(Exercise brief) Please give the data again from the beginning through the line containing "162H47V175L68 191L93 187L106", replacing "label" with "category" and leaving everything else unchanged.

Stored data entries:
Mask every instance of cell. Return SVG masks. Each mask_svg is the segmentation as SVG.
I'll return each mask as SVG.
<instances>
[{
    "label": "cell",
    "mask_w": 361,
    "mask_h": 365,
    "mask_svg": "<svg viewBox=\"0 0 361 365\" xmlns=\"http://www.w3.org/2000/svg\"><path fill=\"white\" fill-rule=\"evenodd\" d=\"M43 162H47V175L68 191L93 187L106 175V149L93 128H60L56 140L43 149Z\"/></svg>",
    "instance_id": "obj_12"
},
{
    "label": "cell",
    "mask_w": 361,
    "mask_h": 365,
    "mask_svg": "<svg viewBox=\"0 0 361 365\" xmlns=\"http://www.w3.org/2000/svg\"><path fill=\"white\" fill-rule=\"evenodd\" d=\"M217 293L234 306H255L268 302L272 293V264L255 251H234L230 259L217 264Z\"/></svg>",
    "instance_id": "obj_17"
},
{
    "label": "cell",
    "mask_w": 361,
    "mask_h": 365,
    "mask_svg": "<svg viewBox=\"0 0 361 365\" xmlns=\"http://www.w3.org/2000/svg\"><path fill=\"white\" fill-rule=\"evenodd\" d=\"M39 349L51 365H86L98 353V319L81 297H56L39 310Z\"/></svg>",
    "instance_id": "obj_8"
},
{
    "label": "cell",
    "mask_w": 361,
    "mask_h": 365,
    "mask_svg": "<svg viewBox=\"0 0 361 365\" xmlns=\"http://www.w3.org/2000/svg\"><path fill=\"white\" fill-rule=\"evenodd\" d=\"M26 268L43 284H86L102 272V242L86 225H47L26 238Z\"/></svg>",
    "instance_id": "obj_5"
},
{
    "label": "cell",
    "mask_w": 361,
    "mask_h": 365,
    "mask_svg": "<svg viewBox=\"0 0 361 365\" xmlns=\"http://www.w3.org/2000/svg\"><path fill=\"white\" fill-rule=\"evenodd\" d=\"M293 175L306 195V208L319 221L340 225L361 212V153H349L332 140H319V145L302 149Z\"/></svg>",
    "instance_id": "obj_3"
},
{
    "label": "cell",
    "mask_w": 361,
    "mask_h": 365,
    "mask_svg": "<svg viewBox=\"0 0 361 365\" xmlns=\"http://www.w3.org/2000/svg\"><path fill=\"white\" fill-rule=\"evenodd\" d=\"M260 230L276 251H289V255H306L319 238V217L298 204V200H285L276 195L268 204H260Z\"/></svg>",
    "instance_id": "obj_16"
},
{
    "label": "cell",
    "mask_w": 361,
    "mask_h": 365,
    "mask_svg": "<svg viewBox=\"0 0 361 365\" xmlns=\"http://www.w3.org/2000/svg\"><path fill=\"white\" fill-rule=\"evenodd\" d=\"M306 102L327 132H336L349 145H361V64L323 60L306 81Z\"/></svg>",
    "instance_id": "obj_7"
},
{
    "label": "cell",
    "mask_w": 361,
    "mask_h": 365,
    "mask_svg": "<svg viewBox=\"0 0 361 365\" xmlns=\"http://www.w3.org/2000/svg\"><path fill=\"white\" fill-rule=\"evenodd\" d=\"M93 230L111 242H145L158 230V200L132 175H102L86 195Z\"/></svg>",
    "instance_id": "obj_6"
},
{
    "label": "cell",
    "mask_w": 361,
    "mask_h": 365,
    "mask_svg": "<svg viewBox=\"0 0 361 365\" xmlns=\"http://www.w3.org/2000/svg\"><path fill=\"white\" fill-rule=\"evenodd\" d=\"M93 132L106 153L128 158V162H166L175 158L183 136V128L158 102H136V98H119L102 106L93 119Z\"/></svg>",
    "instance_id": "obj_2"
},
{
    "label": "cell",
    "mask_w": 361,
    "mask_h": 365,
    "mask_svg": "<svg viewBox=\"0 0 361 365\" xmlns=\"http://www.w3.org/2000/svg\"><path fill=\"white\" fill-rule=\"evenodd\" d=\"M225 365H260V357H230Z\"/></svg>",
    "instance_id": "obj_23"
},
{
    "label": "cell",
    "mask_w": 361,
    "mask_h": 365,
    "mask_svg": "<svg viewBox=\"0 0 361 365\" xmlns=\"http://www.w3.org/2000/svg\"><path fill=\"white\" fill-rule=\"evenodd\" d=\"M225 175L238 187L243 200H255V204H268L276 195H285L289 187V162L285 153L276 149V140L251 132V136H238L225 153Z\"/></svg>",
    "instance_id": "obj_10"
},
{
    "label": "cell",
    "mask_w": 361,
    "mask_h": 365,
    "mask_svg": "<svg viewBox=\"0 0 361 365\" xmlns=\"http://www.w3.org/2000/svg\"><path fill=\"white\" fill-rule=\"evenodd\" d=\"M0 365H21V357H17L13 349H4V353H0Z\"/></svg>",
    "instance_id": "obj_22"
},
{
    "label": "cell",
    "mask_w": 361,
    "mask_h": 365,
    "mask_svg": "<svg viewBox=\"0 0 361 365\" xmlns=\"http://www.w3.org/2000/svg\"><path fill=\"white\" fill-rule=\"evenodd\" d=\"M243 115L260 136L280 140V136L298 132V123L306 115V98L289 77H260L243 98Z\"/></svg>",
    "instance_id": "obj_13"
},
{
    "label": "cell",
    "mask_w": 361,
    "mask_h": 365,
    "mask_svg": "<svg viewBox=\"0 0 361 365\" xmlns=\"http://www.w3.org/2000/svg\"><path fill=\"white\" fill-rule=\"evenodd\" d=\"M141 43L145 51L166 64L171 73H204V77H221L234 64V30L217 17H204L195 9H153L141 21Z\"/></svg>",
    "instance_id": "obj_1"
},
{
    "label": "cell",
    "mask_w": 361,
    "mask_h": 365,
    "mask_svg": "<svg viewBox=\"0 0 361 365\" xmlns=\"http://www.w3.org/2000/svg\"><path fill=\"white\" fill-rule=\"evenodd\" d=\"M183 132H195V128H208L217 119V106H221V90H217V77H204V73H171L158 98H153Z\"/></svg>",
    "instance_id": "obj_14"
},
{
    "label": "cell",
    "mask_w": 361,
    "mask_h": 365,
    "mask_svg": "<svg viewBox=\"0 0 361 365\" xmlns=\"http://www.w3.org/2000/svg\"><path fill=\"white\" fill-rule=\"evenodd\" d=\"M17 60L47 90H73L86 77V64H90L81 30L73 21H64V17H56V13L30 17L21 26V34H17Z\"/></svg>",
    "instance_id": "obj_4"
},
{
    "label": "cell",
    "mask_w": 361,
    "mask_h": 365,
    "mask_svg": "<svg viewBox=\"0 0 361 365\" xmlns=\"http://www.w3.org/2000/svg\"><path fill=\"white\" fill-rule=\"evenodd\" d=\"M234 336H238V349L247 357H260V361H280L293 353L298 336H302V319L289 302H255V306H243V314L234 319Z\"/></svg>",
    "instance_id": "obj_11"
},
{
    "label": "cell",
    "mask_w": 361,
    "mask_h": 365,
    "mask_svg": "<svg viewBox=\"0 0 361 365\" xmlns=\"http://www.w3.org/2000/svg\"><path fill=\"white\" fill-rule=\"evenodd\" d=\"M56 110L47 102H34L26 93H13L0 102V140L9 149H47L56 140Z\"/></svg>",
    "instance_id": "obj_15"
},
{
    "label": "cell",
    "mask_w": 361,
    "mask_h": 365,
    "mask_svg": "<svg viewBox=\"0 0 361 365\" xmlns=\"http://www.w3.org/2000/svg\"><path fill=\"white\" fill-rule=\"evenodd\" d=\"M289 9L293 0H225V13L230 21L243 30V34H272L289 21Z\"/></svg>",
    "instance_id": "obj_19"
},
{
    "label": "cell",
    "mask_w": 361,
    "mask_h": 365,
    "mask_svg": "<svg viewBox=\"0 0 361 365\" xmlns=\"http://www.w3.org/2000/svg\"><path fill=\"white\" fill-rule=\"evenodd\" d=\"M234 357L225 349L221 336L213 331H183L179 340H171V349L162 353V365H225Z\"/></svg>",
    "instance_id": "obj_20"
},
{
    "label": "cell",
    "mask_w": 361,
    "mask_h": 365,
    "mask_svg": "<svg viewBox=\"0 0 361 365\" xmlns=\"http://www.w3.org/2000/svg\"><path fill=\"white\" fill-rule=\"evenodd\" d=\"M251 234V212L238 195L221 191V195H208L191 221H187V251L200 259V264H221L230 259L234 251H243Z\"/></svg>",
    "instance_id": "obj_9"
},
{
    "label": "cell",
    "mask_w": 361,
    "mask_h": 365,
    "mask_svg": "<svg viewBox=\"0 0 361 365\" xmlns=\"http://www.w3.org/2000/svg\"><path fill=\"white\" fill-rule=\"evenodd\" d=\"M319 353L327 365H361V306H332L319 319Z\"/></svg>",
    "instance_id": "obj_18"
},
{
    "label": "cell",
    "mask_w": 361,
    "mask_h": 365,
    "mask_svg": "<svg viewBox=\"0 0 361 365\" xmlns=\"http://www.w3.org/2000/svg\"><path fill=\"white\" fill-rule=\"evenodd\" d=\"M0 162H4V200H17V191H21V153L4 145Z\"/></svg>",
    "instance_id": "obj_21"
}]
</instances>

(Result of this exercise)
Mask every instance of cell. Return SVG masks. Each mask_svg is the segmentation as SVG.
I'll return each mask as SVG.
<instances>
[{
    "category": "cell",
    "mask_w": 361,
    "mask_h": 365,
    "mask_svg": "<svg viewBox=\"0 0 361 365\" xmlns=\"http://www.w3.org/2000/svg\"><path fill=\"white\" fill-rule=\"evenodd\" d=\"M43 162H47V175L68 191L93 187L106 175V149L93 128H60L56 140L43 149Z\"/></svg>",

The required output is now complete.